Um dia
antes de assistir no cinema a “Millenium, Os Homens que Não Amavam as
Mulheres”(The Girl With the Dragon Tatoo/EUA,2011) revi, em DVD, a versão sueca
do primeiro volume da trilogia de Stieg Larsson. Basicamente é a investigação
que o jornalista Mikael Blomkvist faz, a pedido de um magnata idoso, em busca
de uma sobrinha, Harriet, desaparecida há quarenta anos. O jornalista submetera-se
a um processo judicial que o condenou por difamação, mas enquanto espera o
período de execução à sentença, aceita a tarefa sabendo de antemão que a
família da desaparecida tem uma longa história de dissenções devido a causas
ideológicas, de herança e de caráter. Suas reuniões em datas especiais não
representam o afeto entre eles, mas revelam tensões e conflitos recônditos.
Alguns se odeiam e mesmo morando próximos não trocam palavra. Velhos nazistas
estão lembrados em retratos espalhados pela casa, e os descendentes seguem
resquícios da ideologia ancestral.
No filme
sueco dirigido por Niels Arden Oplev, o enfoque prende-se à tarefa de Mikael e
à descoberta de Harriet. No filme norte-americano dirigido por David Fincher, a
trama vai mais além. Detalha negociatas que envolvem firmas e bancos, começando
pela corporação que a família investigada detém como herança com raízes
seculares.
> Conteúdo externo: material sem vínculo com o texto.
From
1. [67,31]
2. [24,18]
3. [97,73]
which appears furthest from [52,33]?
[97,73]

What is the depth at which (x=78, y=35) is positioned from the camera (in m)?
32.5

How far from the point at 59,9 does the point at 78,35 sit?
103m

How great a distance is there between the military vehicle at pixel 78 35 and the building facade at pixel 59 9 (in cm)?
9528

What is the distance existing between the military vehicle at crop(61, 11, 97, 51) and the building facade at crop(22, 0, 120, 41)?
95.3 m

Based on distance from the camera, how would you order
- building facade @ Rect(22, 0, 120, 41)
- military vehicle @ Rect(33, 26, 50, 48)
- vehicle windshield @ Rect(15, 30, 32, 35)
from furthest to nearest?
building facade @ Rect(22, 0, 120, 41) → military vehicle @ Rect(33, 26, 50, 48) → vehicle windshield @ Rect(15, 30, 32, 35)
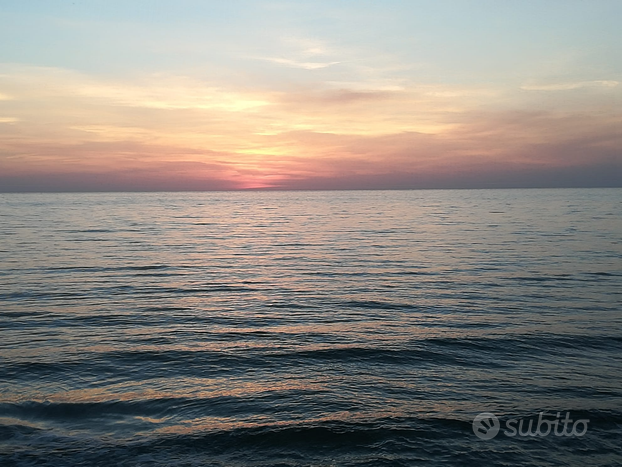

Nessa jornada que deverá descobrir as tramas das negociatas vindas
da Suécia, o jornalista inicia sozinho o desvendamento do mistério, aceitando o
trabalho não só pelos limites impostos à liberdade de sua profissão, portanto,
pelos recursos que irá receber se tiver êxito na empreitada, mas por ter sido
instigado a receber, também, um dossiê completo do seu acusador, podendo
reabrir o caso que o condenou. A necessidade de auxilio nas buscas a documentos
e provas leva-o a incluir uma jovem “punk”, Lisbeth Salander, que no filme
sueco é interpretada por Noomi Repace e, na versão de Fincher, por Rooney Mara,
candidata ao Oscar deste ano. Duas interpretações excelentes. Fico dividida
entre as duas, ambas incorporando um esforço fantástico no tipo “estranho”
interpretado. O percurso desta personagem, nos dois filmes, é tratado em
paralelo à trama principal, evidenciando a máscara do tipo negando-se a figurar
como a tradição manda às mulheres. Por isso, é mostrado todo o desenrolar de
sua submissão segundo ordens familiares, a um processo de tutela, e de que modo
se desvencilha desse domínio.
Os filmes
devassam espaços tradicionais de um país pouco explorado em intrigas do tipo.
Não conheço os livros originais, mas, pelos dois filmes, percebe-se,
especialmente, o papel das mulheres que se estigmatiza como rebelde e devassa,
acompanhando-a num processo de vingança e numa odisséia policial que a coloca
como investigadora igual ou melhor do que os especialistas no ramo.
Uma sequência
salta do conjunto nos dois filmes: quando Lisbeth (Noomi ou Rooney) responde ao
estupro sofrido e tortura o estuprador. Há necessidade de detalhar a cena
embora seja de extrema crueldade. Mas é nessa demonstração de violência que se
apega os filmes, não havendo diferença formal entre os dois. O que se pode
dizer de diferença, além do final que Fincher estica para tratar de outro
assunto, é que na versão americana há mais detalhes sobre o jornalista,
esmiuçando melhor o seu processo. Mas não resta dúvida que o ataque ao vilão é
típico de aventuras de ação comuns. Inclusive na presença de quem vai salvar o
mocinho na hora em que este é presa do bandido e está preste a ser executado.
São clichês que trabalham um tema de outra forma apresentado como uma denúncia
um tanto árdua de corrupção.Creio que “Millenium” é programa para todos os públicos. O subtítulo dado no Brasil é um tanto incoerente ao incluir a todos os homens da família focalizada como algozes das mulheres da familia. O próprio fato da investigação retomada 40 anos após um crime pelo patriarca da família demonstra que não há unanimidade em tipos e atitudes masculinas no caso.